_EXERCISE_
In the entries that follow, identify the line containing "New Zealand, site" and return it together with all later lines, exactly as they appear.

_PROVIDED MATERIAL_
[Start of section]

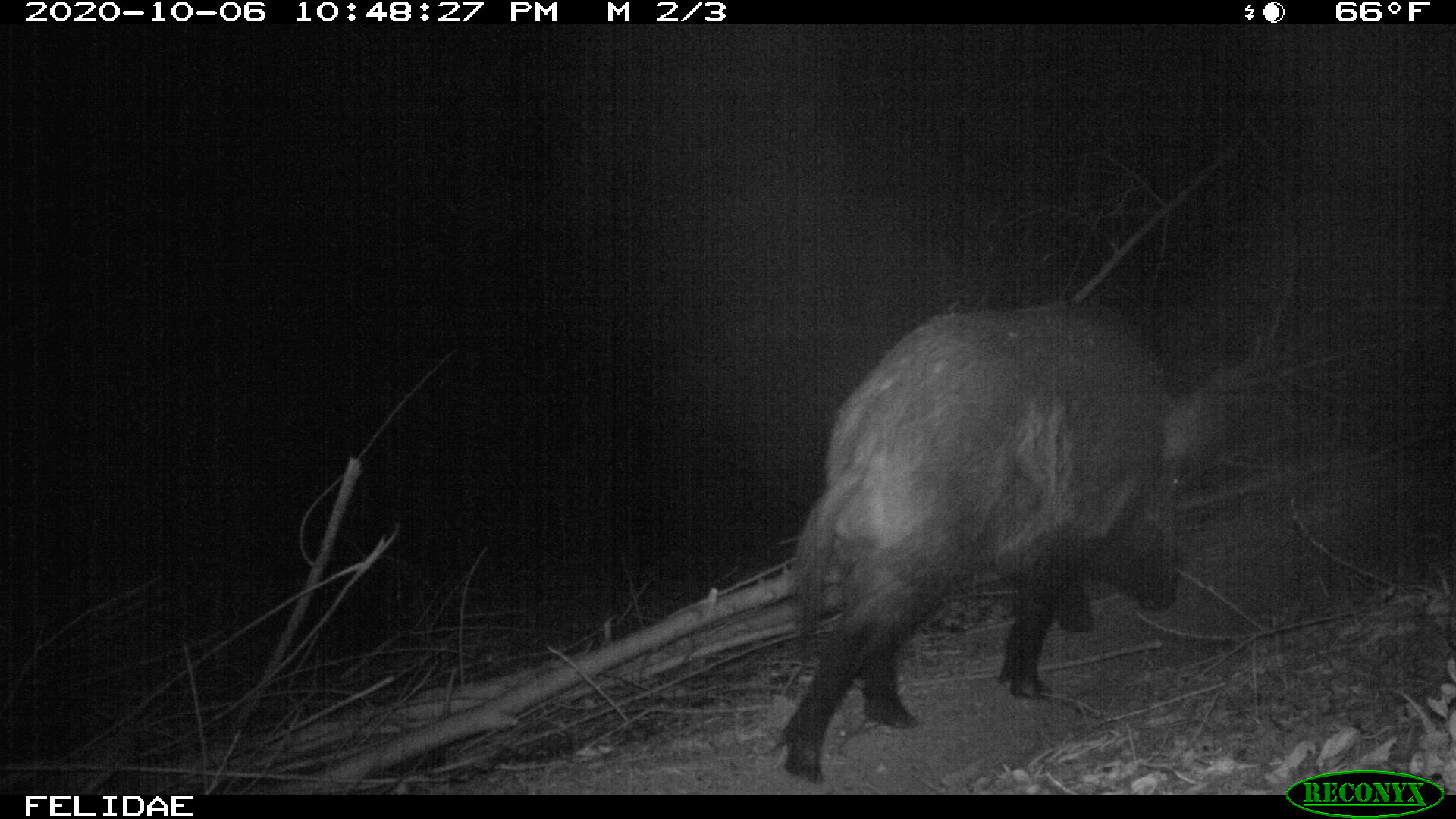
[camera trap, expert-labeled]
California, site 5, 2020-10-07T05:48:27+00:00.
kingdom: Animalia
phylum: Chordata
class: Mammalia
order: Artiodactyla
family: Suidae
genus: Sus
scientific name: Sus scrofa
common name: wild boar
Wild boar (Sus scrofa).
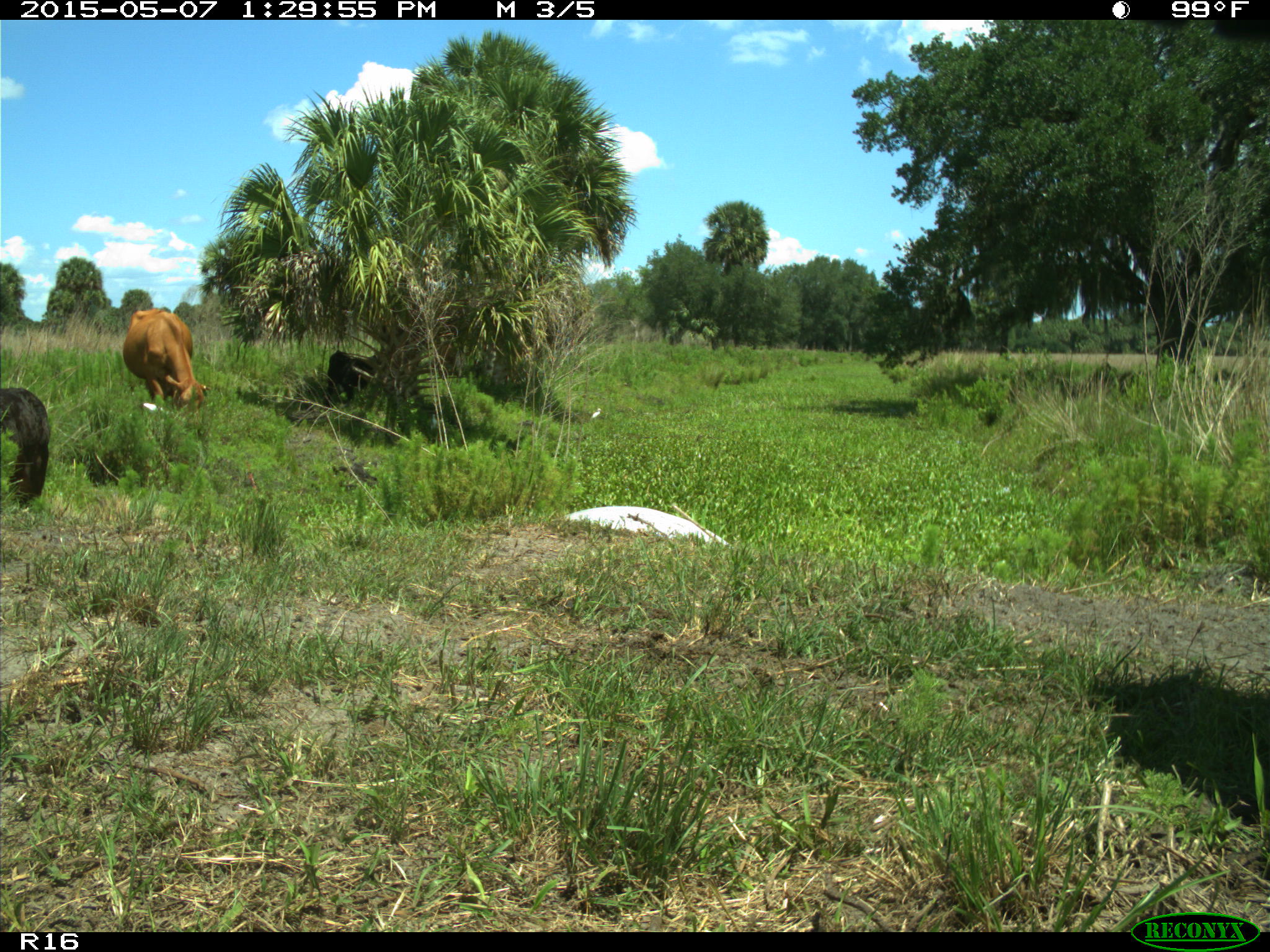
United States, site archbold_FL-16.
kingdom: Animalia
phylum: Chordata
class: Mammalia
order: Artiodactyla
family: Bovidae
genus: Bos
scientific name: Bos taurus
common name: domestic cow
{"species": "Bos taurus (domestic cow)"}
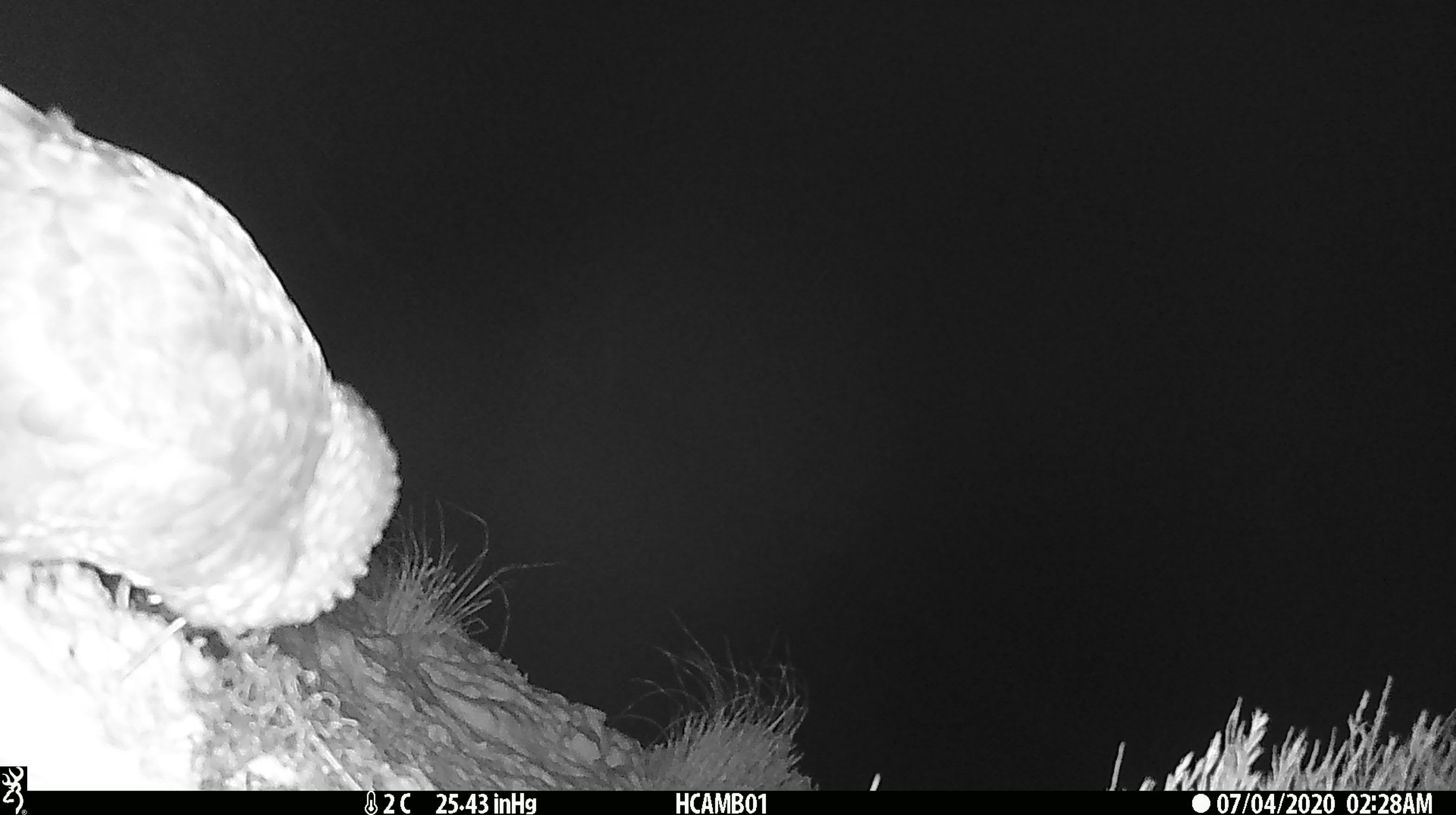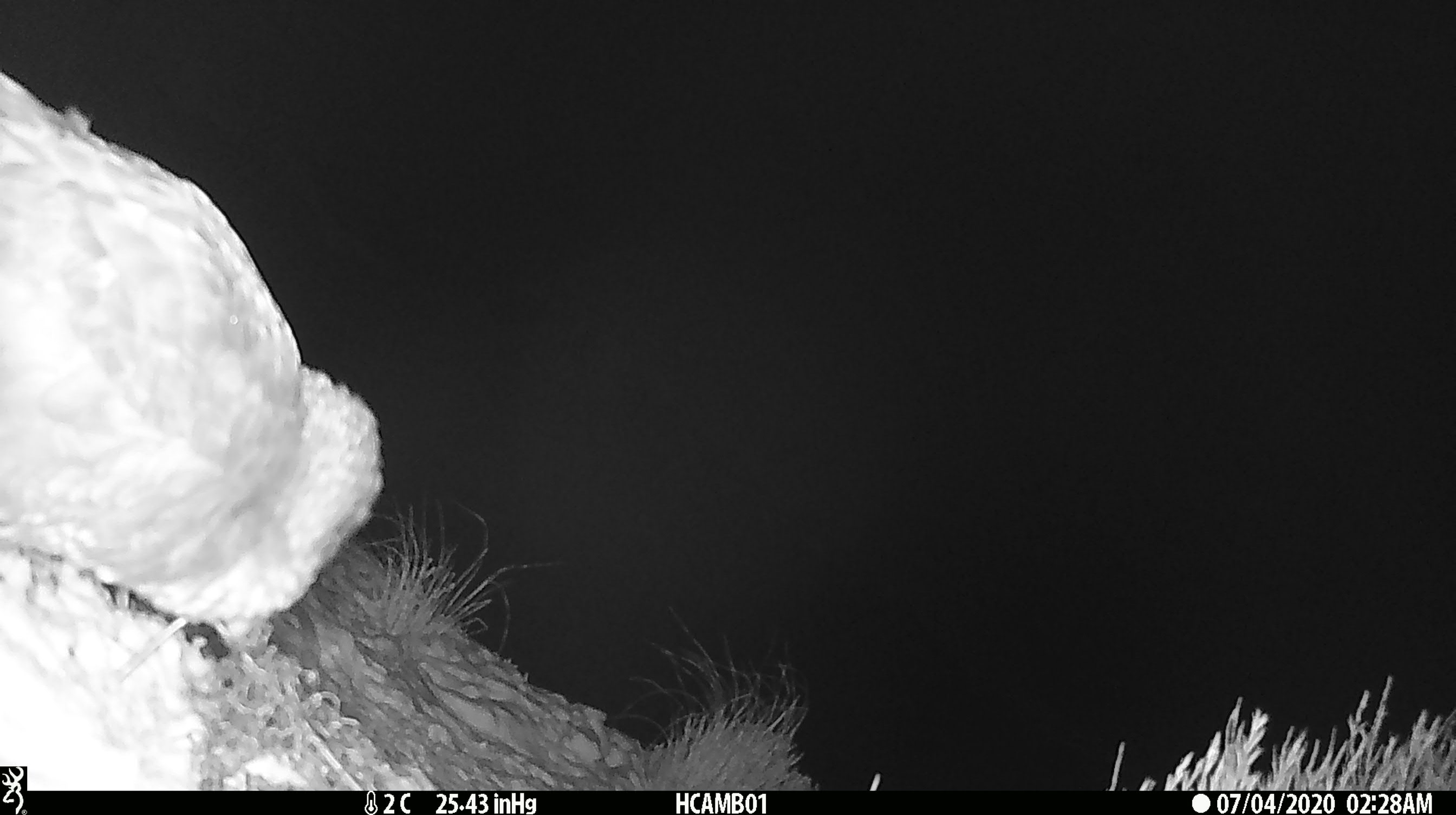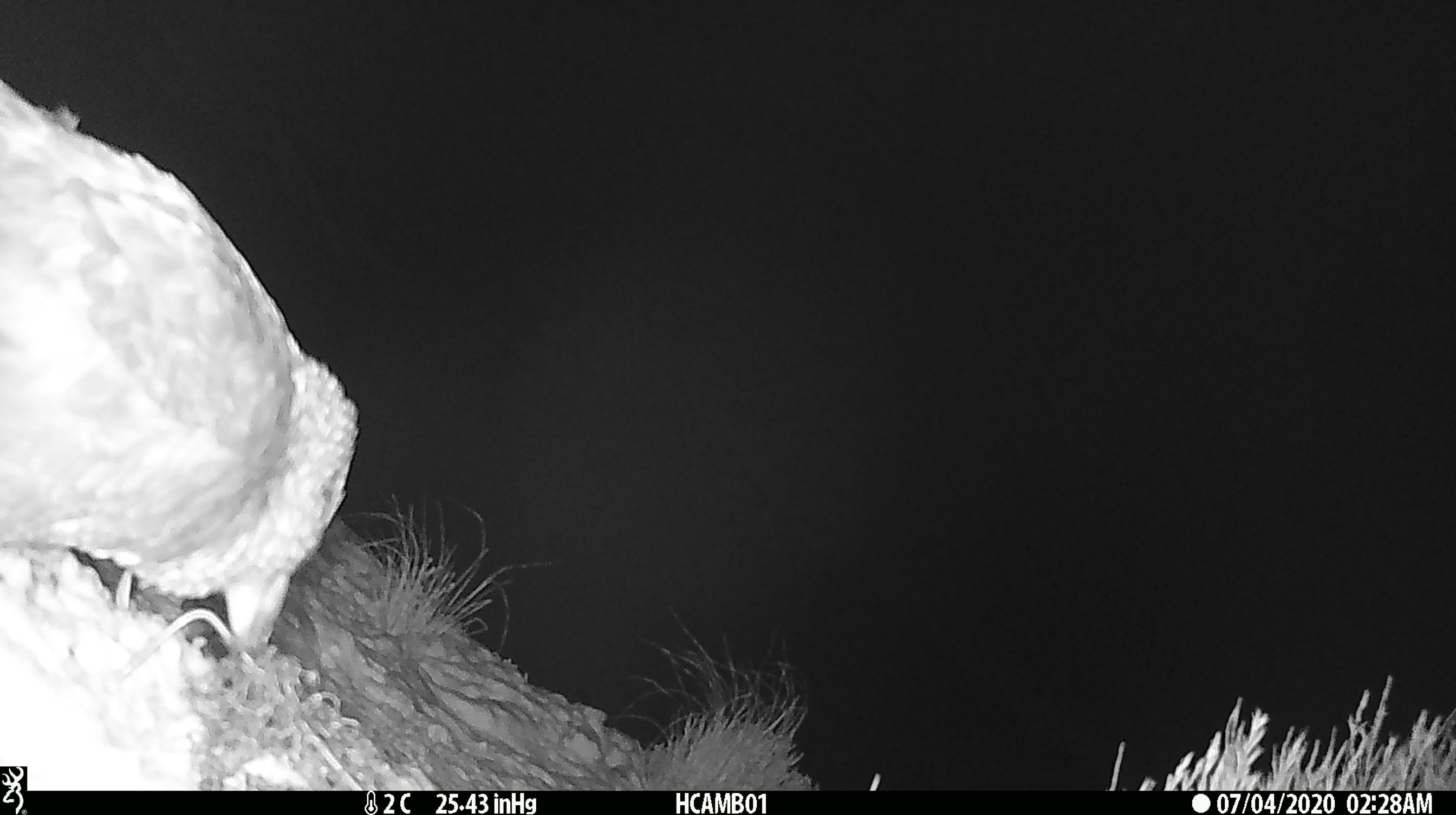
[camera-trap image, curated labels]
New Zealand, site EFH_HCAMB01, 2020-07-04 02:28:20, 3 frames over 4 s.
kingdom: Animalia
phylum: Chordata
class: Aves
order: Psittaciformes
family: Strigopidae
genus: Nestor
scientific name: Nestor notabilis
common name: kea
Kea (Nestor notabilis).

[End of section]

_RESULT FOR THIS TASK_
New Zealand, site EFH_HCAMB01, 2020-07-04 02:28:20, 3 frames over 4 s.
kingdom: Animalia
phylum: Chordata
class: Aves
order: Psittaciformes
family: Strigopidae
genus: Nestor
scientific name: Nestor notabilis
common name: kea
Kea (Nestor notabilis).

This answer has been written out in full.